Focus on finding support
Compounding the sense of stress that can occur with any medical issue, there is a huge emotional component to any fertility struggle - and secondary infertility is no exception. The diagnosis comes with its own specific stigmas and psychological challenges.
Secondary infertility can be extremely isolating as individuals and couples tend to receive far less social and emotional support than people with primary infertility. Many people also say they feel uncomfortable participating in support channels and groups if they already have a child.
But the need for support still very much exists.
The diagnosis can come with feelings of anger, depression, anxiety and powerlessness.
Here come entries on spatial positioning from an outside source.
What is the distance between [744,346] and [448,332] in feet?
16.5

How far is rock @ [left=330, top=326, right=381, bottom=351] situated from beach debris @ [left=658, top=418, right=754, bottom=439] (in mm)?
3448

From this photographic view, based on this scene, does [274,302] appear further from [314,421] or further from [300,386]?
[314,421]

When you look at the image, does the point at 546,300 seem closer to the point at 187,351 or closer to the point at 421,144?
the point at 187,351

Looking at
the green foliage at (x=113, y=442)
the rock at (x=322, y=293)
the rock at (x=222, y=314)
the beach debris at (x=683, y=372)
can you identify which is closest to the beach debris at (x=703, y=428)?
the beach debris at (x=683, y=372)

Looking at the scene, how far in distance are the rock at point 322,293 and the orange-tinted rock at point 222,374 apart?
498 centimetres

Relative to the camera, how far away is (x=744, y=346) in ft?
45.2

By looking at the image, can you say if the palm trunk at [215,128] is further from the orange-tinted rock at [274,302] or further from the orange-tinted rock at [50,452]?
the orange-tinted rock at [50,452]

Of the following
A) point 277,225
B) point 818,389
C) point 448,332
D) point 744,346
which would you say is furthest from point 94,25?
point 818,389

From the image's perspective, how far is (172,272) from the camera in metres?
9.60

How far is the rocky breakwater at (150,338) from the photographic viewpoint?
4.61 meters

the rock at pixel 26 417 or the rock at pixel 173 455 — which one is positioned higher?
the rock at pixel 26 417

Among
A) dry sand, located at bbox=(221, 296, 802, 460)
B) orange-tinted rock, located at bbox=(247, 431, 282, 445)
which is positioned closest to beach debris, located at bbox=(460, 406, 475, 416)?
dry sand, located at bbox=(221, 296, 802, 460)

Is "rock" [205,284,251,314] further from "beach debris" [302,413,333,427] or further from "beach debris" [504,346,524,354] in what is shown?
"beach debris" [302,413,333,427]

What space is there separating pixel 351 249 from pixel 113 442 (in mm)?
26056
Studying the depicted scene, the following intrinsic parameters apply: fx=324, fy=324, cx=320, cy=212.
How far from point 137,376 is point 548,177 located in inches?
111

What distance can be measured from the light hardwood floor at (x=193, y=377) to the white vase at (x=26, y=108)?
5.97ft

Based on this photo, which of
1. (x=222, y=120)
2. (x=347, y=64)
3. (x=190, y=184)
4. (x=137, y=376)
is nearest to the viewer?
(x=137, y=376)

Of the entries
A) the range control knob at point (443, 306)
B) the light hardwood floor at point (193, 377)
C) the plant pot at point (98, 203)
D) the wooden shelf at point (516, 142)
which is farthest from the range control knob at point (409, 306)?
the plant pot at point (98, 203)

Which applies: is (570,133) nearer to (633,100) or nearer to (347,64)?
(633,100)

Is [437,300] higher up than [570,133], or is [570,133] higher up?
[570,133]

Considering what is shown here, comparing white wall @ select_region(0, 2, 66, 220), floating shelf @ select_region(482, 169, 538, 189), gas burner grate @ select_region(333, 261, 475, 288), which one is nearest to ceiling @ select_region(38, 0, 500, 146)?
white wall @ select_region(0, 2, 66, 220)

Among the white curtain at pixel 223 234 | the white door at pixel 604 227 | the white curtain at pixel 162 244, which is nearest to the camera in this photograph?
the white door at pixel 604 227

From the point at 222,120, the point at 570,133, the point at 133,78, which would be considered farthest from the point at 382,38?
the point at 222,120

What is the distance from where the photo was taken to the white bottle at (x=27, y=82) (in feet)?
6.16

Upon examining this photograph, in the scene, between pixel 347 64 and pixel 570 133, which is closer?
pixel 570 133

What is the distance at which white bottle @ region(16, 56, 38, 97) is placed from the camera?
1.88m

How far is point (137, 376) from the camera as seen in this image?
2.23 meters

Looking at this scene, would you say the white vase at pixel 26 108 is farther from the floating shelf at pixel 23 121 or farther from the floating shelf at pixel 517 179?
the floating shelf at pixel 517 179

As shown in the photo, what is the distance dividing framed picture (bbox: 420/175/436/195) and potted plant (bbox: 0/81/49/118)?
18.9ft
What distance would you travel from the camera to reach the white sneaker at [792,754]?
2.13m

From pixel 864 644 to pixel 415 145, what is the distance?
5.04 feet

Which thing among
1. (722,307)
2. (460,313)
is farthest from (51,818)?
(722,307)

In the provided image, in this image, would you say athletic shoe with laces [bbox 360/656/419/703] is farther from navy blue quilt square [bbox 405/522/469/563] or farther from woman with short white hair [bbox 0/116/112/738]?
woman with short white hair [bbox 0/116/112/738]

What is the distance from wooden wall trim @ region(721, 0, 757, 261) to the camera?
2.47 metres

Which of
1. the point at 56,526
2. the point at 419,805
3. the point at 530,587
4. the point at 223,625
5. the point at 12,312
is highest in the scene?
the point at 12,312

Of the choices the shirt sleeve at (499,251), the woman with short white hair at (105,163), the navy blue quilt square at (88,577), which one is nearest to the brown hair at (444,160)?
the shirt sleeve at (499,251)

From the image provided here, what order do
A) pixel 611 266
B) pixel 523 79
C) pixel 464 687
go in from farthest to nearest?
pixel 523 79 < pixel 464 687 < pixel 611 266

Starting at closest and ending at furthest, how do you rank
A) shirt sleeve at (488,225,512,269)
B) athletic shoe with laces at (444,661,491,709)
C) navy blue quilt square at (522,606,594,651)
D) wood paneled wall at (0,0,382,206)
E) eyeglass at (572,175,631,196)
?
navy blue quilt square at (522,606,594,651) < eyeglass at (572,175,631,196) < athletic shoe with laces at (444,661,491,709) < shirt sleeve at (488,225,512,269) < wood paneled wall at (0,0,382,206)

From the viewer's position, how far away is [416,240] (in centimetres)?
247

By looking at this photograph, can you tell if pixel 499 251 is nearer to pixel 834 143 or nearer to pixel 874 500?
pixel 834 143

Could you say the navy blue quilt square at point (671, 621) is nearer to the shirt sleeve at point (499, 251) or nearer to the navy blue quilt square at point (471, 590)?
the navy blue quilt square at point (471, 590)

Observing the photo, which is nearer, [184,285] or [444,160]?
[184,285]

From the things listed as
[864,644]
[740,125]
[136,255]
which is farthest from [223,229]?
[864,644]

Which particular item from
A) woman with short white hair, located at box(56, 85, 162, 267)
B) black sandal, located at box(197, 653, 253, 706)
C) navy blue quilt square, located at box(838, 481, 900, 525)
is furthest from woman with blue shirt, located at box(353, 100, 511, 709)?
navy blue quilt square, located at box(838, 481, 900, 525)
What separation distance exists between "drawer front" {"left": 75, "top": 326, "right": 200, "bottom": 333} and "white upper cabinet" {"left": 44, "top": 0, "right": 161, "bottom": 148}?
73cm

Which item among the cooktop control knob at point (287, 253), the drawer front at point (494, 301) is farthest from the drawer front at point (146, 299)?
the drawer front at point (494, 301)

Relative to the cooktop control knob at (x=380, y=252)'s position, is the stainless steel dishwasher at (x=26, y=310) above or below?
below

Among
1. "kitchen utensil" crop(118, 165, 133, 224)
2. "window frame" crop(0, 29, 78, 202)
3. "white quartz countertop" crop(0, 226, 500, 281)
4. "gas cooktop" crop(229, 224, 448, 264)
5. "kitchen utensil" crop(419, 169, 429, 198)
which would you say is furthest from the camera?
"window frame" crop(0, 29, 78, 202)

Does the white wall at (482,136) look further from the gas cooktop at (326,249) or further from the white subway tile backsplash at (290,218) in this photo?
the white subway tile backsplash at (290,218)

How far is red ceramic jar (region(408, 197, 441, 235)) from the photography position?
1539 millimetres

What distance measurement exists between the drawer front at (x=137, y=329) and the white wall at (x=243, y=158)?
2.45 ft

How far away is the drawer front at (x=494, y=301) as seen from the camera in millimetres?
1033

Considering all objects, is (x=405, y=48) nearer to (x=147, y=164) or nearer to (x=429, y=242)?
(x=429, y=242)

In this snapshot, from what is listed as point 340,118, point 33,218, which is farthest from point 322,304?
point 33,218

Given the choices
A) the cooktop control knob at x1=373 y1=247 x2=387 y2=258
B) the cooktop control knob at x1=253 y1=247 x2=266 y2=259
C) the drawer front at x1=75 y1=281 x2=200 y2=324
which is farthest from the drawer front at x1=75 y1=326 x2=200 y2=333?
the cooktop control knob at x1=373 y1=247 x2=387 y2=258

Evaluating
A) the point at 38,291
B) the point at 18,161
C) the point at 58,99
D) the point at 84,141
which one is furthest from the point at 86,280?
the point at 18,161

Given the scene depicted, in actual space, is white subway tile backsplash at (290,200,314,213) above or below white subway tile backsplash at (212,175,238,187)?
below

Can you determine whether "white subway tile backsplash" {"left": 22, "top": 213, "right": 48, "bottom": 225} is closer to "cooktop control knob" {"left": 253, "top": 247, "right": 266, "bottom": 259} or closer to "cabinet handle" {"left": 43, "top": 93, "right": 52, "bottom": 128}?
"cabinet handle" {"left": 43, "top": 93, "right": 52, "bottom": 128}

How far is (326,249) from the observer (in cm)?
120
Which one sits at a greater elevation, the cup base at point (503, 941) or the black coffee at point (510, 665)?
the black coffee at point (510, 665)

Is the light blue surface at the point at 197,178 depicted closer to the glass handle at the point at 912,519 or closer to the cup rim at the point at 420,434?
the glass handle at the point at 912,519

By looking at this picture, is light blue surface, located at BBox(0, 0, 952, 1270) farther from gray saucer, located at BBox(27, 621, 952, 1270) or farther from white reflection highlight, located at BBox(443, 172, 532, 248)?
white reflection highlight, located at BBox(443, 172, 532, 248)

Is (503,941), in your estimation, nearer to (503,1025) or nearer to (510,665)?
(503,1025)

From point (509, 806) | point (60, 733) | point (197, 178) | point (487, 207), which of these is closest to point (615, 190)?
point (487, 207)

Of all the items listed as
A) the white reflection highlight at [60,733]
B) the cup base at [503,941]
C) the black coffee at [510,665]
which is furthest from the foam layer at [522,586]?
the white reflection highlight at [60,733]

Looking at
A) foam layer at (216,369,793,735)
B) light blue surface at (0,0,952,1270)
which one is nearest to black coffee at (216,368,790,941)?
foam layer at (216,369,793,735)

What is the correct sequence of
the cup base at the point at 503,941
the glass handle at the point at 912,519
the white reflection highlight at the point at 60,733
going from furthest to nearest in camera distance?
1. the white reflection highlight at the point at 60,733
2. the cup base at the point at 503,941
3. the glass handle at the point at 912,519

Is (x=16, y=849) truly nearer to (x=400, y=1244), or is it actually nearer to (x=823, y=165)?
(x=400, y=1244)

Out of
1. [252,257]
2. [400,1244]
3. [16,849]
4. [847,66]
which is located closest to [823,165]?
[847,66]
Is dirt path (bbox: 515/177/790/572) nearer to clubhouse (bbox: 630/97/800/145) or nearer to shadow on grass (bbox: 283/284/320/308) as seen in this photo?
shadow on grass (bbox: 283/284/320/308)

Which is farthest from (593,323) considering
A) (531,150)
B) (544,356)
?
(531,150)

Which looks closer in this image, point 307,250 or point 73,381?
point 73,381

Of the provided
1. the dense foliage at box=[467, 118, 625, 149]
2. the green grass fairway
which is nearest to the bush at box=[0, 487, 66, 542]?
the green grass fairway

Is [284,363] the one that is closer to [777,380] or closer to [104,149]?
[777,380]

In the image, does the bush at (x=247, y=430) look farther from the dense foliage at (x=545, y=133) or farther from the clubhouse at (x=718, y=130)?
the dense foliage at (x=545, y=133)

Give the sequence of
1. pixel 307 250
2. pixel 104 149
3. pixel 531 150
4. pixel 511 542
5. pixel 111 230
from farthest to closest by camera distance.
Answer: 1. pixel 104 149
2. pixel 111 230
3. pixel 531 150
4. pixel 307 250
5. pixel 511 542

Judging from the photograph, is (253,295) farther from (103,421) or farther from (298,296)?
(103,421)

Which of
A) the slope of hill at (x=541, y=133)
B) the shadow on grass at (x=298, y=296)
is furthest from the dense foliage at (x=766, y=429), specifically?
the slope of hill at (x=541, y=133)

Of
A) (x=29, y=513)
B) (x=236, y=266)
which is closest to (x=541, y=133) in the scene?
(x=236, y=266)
Insensitive comments like “you should feel lucky you have one” can create feelings of guilt even when loving an existing child in no way precludes a right to want to further grow a family, or lessen the pain of that longing.
“I don’t know whether I should just feel grateful for my daughter and have that be enough,” says Jo. “People have told me I need to make my peace with having one child - but deep down I feel like I’ve failed.”
We cannot always control the outcome, but we can work on ways to deal with our situation and how we feel about it.
Focusing on how to get the support we need and taking time for ourselves is so important to caring for our mental and emotional health.